子育てしながら働くあなたへ~時には甘えて愛人(?)に~NAI・NAI起業のなまはげみきvol.18

♪NAI-NAI-NAIお金ない、NAI-NAI-NAI 場所もない、NAI-NAI-NAI でもとまらない~.

お金も人脈も知識もなく起業した太刀山美樹です。

 

ま〜たこんなタイトルつけて!と、お叱り受けそうですが、これにはこんな話がございます。

 

子育てと仕事の両立。今は、子ども達も社会人と大学生で一人暮らしをしていますが、小さい時は、どうしようもないときが、随分ありました。仕事中に保育園から電話があると、ドキッ「長く休む病気だったら?」迎えに行きながら、子どもの心配のほかに、迷惑かける仕事はないか考えるような親でした。

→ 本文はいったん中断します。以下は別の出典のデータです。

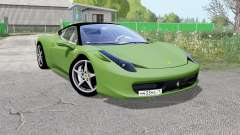 Ferrari 458 Italia grass for Farming Simulator 2017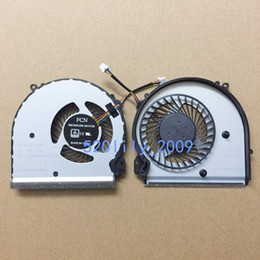 """Laptop Cpu Cooling Hp NZ - New laptop CPU cooling fan for CPUFAN HP 17-X 17-bs061st 17.3"""" 926724-001 856682-001"""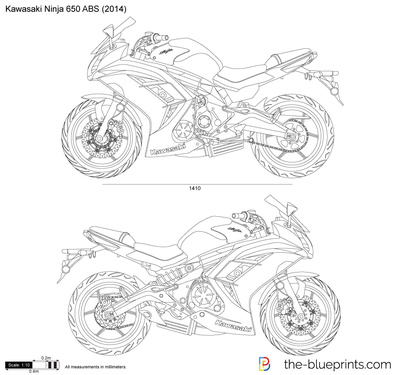 2004 suzuki gsxr 750 wiring diagram with 1993 Suzuki Gsxr 600 Wiring Diagram on 2000 Honda Shadow 750 Wiring Diagram also 16 Pin Wiring Harness Toyota besides 1992 Suzuki Gsxr 600 Wiring Harness as well Model T Wiring Harness further Wiring Harness For Nissan Frontier.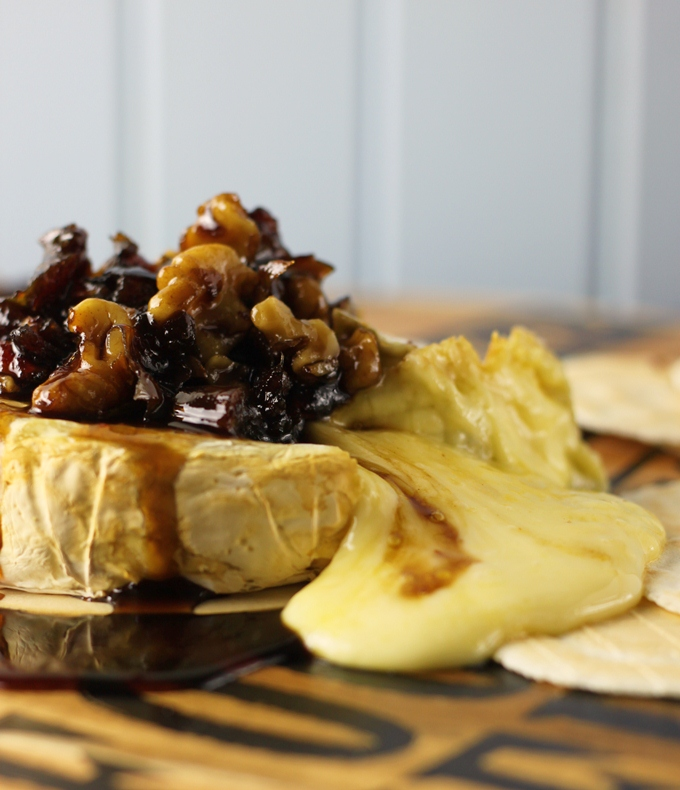 Baked Brie 056 680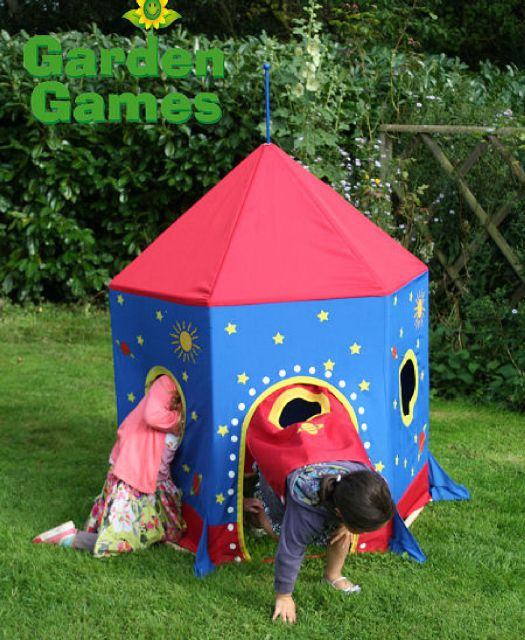 Garden Games Garden Games Rocket Play Tent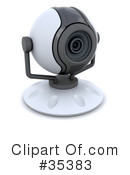 Royalty-Free (RF) Camera Clipart Illustration #35383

娘が1年生の頃、1週間休むことになります。山場は越えたあとの後半、頭の中はパチパチ思考します…

 

・もう熱も下がり元気もあるが、学校には1週間行けない。

・祖父母も都合合わず、ママ友も難しい。預ける人がいない。

・ひとり置いておくのもできない。

・主宰していた親子サークルは事情わかると日程変更してもらえる。

・単発の講師依頼は日程変更できない、代行もいない。

・娘は本があると機嫌がいい。

 

いよいよ困り、依頼先の公民館に相談すると、「図書室にいてもいいのでは?連れて来たら」と言っていただきました。

解説:いつもの娘は、いつも市図書館に行くと「嫌だ。帰らない」と駄々をこね、2時間でもとどまっているほどの本好き。小学生にもなっているので、公民館の図書室でも待てるのではと、連れて行きました。

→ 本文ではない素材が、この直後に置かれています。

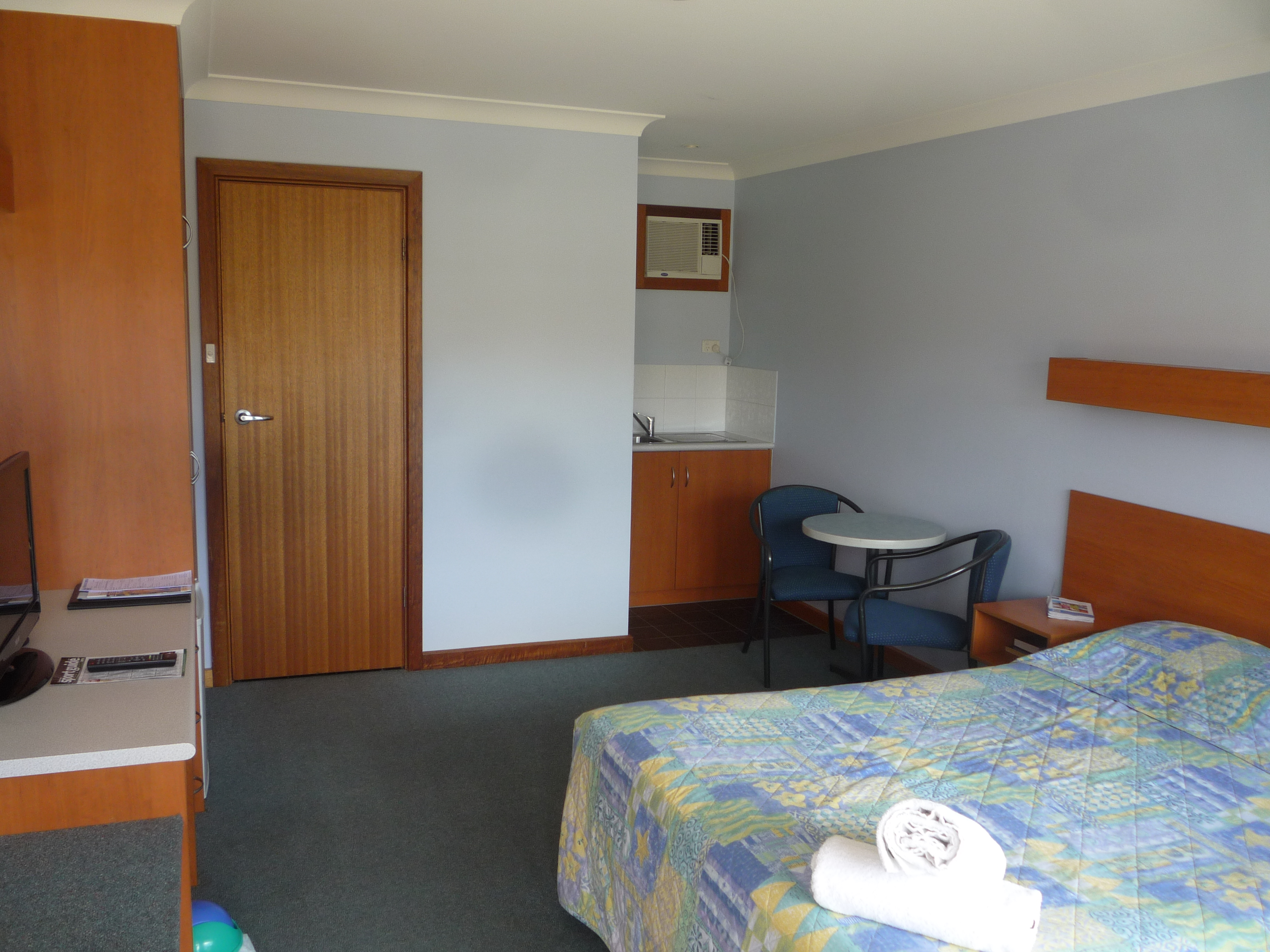 Lacepede Bay Motel room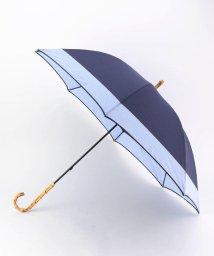 SHIPS WOMEN/HAISHOKU 晴雨傘/500308283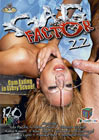 Gag Factor 22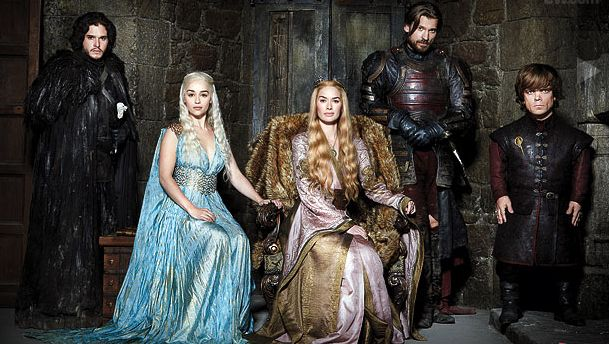Game of Thrones (TV series) - Game of Thrones Wiki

「うわ〜この図書室!!本いっぱい。いいな~♪ママお仕事だから、ここで待っていてね」と子どもをおき、隣の大ホールで講座をしていると…。そりゃ無理ですよね…。幼い娘は待てずに、ホールにちょこちょこ出てきては「ママ〜」と、不安そうに来てしまう。

1年生の子が90分も待てる訳がなく、私は当時はもう子育ての講座もしていたのに、「静かにして」と、目でキッと合図。その対応と言えばひどい親です。しかも帰りの車の中では「もう少し我慢できるでしょ。もう小学生だよ。」そんな勝手な言い方しかできなかったんです。そしてきまってそんな夜は、子ども達の寝顔を見ながら、今度は自己嫌悪でうるうる…。

ごめんね。私の勝手なおもいで、勉強しに行って仕事をして(収支もあわず)子育てに手を抜いていない自信はあったけど、やはり寂しい思いをさせているかもしれない…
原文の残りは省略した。